Weather forecasting is the task of predicting the state of the atmosphere at a future time and a specified location but is currently performed via expensive physical models created by human scientists and are usually inaccurate. Figure 1 illustrates the mean absolute error of existing physical models across the U.S. in predicting maximum, minimum, and actual surface temperature at 1 and 7-day projection intervals.

Figure 1- Mean Absolute Error in Kelvin of the physical model baseline. This chart displays the MAE of forecasts for maximum and minimum daily temperature 1 and 7 days out, as forecasted by existing physical models and interpreted by meteorologists. Because these are the scores of existing models, they are the baseline and gold standard we compare out results against. The data show a trend toward increased variation with increasing projection interval, and more difficulty in predicting maximum temperature than minimum.

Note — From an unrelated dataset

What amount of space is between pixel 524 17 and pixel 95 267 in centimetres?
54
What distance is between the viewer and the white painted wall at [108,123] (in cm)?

Human forecast accuracy data were acquired from the Verification Team of the Digital Forecast Services Branch of the National Meteorological Development Laboratory – a division of NOAA. This team produces automated reports on forecasts made by field stations throughout the U.S. stored in the National Digital Forecast Database. Scores are available for a variety of features, projection intervals, and locations. A consistently offered statistic is mean absolute error (MAE).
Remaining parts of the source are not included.